(Source document Opens)
We have now extracted the first 500 rows of loans from the API. We can confirm how many rows we have in a dataset using the len() function below. Now, we need to extract this data more systematically for all Kenyan loan results. KIVA has a parameter called page but does not allow for range of pages, so we will have to create a python loop to go through each page of results and add to our dataset.

In [63]:
len(loans.index)

500

In [None]:
    # Should you put an explaination of the function.
    # ie: Create a dataframe to fill in along the way
    # - go through each page
    # - load data as a text
    # - etc etc

In [164]:
def extract_loans(pages,country_iso_code):
    loans_full=pd.DataFrame()
    for n in range(1, pages+1):
        s=str(n)
        print(s)
        d = r.get('http://api.kivaws.org/v1/loans/search.json?country_code='+country_iso_code+'&per_page=500&page='+s)
        data = json.loads(d.text)
        loans=json_normalize(data['loans'])
        loans_full=loans_full.append(loans,ignore_index=True)
        print(len(loans_full.index)) 
        
    return loans_full

In [149]:
loans_full = extract_data(10,'KE')

1
500
2
1000
3
1500
4
2000
5
2500
6
3000
7
3500
8
4000
9
4500
10
5000


In [150]:
len(loans_full.index)

5000

In [157]:
# more comments of what is happening here - being unfamiliar with APIs, Im not sure what is happening
w_lender=loans_full.loc[loans_full['lender_count'] >= 1]
w_lender_list= w_lender['id'].tolist()
w_lender.head(2)
w_lender_list[1]

We want to cache loans_full locally so we do not have to pull this data again every lesson.

In [151]:
store['loans']=loans_full
loans_full=store.get('loans')

your performance may suffer as PyTables will pickle object types that it cannot
map directly to c-types [inferred_type->mixed,key->block3_values] [items->['activity', 'description.languages', 'location.country', 'location.country_code', 'location.geo.level', 'location.geo.pairs', 'location.geo.type', 'location.town', 'name', 'planned_expiration_date', 'posted_date', 'sector', 'status', 'tags', 'themes', 'use']]

  exec(code_obj, self.user_global_ns, self.user_ns)


In [152]:
len(loans_full.index)

5000
(Source document Closes)
> Problems to work on:
1) According to the Kiva API notebook, why does a Python loop have to be written to collect all the Kenyan loan results?
2) Reproduce the part of the Kiva API notebook starting with "# ie: Create" and going on through "loans=json_normalize(data['loans'])".
The listing after this point has no connection to the Kiva API notebook.
(Information given Opens)
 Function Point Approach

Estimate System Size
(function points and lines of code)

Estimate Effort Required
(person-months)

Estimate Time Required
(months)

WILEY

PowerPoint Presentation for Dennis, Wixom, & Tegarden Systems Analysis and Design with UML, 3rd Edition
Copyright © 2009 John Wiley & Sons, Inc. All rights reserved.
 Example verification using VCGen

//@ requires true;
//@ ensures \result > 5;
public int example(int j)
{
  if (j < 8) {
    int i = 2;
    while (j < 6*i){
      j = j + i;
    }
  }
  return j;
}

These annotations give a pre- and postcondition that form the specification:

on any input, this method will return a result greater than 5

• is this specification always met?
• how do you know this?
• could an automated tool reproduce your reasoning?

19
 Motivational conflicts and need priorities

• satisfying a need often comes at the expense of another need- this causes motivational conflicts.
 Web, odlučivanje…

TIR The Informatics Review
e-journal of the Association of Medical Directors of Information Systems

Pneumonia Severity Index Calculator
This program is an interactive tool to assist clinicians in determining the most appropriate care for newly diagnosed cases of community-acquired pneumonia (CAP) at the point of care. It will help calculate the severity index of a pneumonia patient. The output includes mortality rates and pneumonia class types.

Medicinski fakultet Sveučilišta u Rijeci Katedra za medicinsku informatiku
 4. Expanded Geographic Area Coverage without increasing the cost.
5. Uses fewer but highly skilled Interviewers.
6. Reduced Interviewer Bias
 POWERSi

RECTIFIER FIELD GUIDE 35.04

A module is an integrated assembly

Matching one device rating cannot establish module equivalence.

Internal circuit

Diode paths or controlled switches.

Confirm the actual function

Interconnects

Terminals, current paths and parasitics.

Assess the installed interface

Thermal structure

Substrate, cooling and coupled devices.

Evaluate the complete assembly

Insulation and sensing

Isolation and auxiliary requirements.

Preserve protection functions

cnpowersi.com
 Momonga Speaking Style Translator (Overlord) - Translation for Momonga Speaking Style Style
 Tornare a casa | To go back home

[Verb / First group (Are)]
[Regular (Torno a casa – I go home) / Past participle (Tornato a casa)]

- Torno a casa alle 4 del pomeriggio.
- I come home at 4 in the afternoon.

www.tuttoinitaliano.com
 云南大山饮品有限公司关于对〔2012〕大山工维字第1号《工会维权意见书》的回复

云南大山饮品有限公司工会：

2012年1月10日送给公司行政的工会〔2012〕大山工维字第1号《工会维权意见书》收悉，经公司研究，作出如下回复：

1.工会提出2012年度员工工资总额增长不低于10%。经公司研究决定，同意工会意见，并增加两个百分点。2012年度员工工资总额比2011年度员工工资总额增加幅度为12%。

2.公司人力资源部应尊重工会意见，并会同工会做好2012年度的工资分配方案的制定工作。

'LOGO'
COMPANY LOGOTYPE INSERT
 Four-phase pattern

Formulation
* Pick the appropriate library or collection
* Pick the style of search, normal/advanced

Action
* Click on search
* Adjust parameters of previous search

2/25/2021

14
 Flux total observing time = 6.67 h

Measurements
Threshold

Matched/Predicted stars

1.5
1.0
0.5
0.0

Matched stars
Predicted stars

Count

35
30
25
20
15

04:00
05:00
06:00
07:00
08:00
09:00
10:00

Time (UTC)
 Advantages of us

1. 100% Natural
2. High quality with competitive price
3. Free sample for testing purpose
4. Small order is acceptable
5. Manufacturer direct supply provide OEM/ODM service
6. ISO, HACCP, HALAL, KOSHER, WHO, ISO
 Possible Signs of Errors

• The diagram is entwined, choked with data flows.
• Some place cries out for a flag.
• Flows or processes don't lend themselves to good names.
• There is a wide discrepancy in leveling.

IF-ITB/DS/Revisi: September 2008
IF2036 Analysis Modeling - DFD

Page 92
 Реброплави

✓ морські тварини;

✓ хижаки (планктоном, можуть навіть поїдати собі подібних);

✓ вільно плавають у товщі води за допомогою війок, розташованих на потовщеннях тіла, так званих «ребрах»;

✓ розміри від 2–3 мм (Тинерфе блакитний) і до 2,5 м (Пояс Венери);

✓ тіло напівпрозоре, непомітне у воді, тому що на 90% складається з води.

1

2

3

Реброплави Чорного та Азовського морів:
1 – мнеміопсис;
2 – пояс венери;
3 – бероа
(Information given Closes)
> Answers per task:
1) KIVA has a page parameter but does not allow a range of pages, so a loop must go through each page of results and add it to the dataset.

2)
# ie: Create a dataframe to fill in along the way
    # - go through each page
    # - load data as a text
    # - etc etc

In [164]:
def extract_loans(pages,country_iso_code):
    loans_full=pd.DataFrame()
    for n in range(1, pages+1):
        s=str(n)
        print(s)
        d = r.get('http://api.kivaws.org/v1/loans/search.json?country_code='+country_iso_code+'&per_page=500&page='+s)
        data = json.loads(d.text)
        loans=json_normalize(data['loans'])